I love my choice of plants, as the viv has grown a ton, but nothing is competing with anything else  There are only a few plants that may take over in this one, and it is the marcgravia and raphiodophora, so I say let them take over 

Thanks for looking,

ed parker


----------



## *Self_DeFenCe* (Jun 12, 2010)

This is madness!!!


----------



## eos (Dec 6, 2008)

Lookin fantastic!


----------



## stevenhman (Feb 19, 2008)

Very nice! How is the new bottom holding up? I was always wary about repairing broken panes because I have heard about issues between new silicone bonding to old (or already cured).


----------



## laylow (Apr 6, 2009)

Ed, about how much did you spend for the glass to build the tank do you remember?

Shaw


----------



## Mantellaprince20 (Aug 25, 2004)

stevenhman said:


> Very nice! How is the new bottom holding up? I was always wary about repairing broken panes because I have heard about issues between new silicone bonding to old (or already cured).

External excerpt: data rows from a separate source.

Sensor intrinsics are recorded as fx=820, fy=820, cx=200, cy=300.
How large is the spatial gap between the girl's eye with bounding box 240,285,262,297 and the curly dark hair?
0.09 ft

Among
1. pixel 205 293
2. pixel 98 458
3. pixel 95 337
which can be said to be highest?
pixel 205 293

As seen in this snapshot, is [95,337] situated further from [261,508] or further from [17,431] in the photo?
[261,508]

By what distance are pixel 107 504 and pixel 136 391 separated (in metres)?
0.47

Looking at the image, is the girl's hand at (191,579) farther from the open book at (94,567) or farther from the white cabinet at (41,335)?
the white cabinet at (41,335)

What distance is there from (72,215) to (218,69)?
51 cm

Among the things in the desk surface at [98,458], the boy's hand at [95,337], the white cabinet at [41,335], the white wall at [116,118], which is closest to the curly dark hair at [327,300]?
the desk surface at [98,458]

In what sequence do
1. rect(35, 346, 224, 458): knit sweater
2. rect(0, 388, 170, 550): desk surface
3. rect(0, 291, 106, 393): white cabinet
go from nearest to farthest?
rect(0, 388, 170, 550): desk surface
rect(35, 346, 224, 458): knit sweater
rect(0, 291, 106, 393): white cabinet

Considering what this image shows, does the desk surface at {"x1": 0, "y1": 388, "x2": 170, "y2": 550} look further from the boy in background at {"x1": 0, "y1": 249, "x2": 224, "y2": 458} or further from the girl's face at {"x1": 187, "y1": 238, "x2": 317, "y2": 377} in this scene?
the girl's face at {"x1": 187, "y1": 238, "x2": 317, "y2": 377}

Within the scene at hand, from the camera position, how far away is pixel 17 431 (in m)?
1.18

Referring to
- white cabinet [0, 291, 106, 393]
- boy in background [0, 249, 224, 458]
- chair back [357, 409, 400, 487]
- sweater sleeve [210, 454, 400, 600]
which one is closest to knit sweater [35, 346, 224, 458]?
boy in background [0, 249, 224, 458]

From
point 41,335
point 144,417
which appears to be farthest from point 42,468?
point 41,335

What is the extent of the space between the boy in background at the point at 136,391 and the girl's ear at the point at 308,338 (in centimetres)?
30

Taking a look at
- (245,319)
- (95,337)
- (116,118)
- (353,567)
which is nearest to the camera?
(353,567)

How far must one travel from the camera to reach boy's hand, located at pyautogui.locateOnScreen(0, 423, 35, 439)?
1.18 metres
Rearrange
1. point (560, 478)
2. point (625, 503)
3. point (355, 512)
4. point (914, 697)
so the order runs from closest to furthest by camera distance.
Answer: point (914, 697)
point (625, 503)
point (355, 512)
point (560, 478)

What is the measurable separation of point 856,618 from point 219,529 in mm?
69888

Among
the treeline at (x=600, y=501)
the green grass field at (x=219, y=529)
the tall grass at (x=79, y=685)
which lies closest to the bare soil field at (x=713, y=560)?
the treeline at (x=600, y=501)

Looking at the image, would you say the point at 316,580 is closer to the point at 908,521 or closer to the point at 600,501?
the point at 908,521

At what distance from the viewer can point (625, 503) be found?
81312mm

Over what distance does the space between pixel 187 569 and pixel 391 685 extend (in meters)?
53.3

It is actually holding up very well. I basically removed all of the old silicone, cleaned the surfaces really well, then used the all glass aquarium silicone to put it back together. that was pretty stupid of me to use the 1/4" glass as the bottom..... lesson learned


Shaw, I think I spent about $70 in glass before replacing the broken bottom, not too bad considering a new 60 gallon aquarium is around $150 or so, and then you still have to cover the top 

Thanks for the comments, I will update some of the plants soon. The lepanthopsis astrophora has been in bloom for the past few months with over a dozen spikes and more coming out now!


----------